The inscription says that during the Pope's pontificate "the glory of the discovery of the New World" occurred. Innocent died on 25 July 1492 - before the official story says Columbus set sail.

Marino also claims that Innocent VIII dispatched Columbus hoping he would find gold in order to finance the Crusades. But after the death of Innocent VIII in 1492, his successor Pope Alexander VI, a Spaniard, allegedly covered up the story, allowing the Spanish throne to take credit for the discovery and dishonour Innocent.

Marino told AKI that although he has his own theories about Columbus' disputed nationality, he says there is very little scientific evidence for any of the claims.

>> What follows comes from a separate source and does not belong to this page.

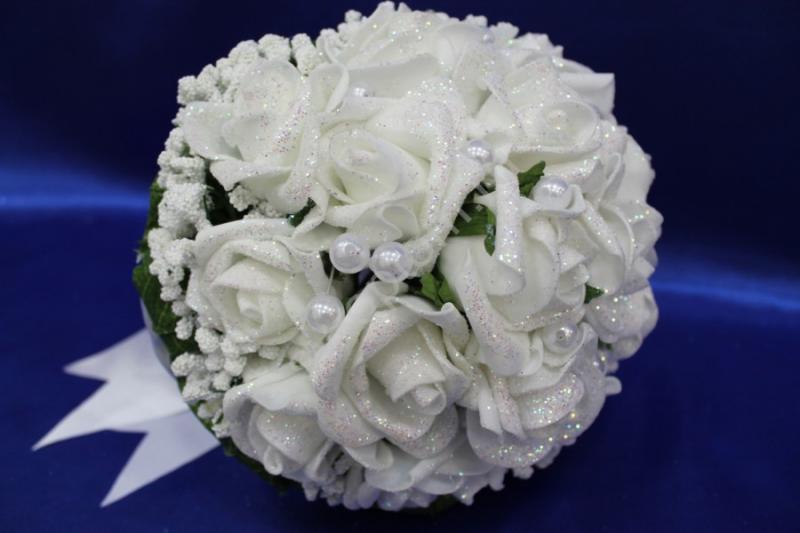 Букет латексный с белыми розами, жемчуг арт. 020-177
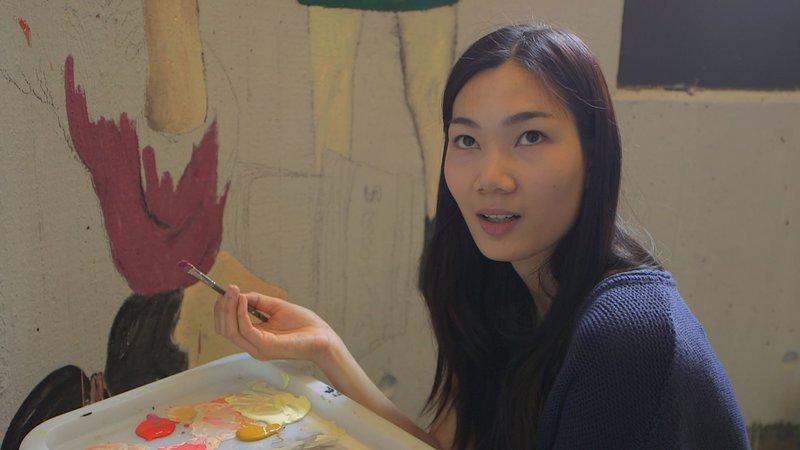 Als sie aus Vietnam flüchtete, hieß sie noch Hai-Yen. Inzwischen trägt sie den Namen Henny und macht das deutsche Abitur. – Bild: BR/Argusfilm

"Columbus is scientifically Italian for the Italians, and scientifically from 4 or 5 different cities, he is also scientifically Spaniard for the Spanish, Portuguese for the Portuguese and so on.

"This shows there is absolutely nothing scientific about the history of Columbus," he said.

Marino said he is working on a new book, about Columbus' many journeys between 1453 until 1492. The book will look at the political, religious and historical context of his voyages, explaining why the expedition to the Americas took place.

He said the second part of the new book will also explore the failed attempt to sanctify Columbus.

"I will explain who were the Kings of Spain, and who Columbus really was. He was in effect a mystic over whom two popes fought to achieve his beatification.

"I will show all the documentation for the attempt to make him a saint. An attempt that was later abandoned by the Church, for reasons that we do not know," Marino said.

Marino rebutted critics who have suggested part of his thesis is highly speculative, arguing they are not facing the historical evidence.

"Part of this criticism is absolutely fundamentalist. I could show them documents and proof and they would still not accept the truth.

"The whole history of Columbus has to be re-written because there is nothing scientific about it," he underlined.

According to Marino, the 19th-century Pope Pius IX - the first to to try and make Columbus a saint - knew quite a lot about him.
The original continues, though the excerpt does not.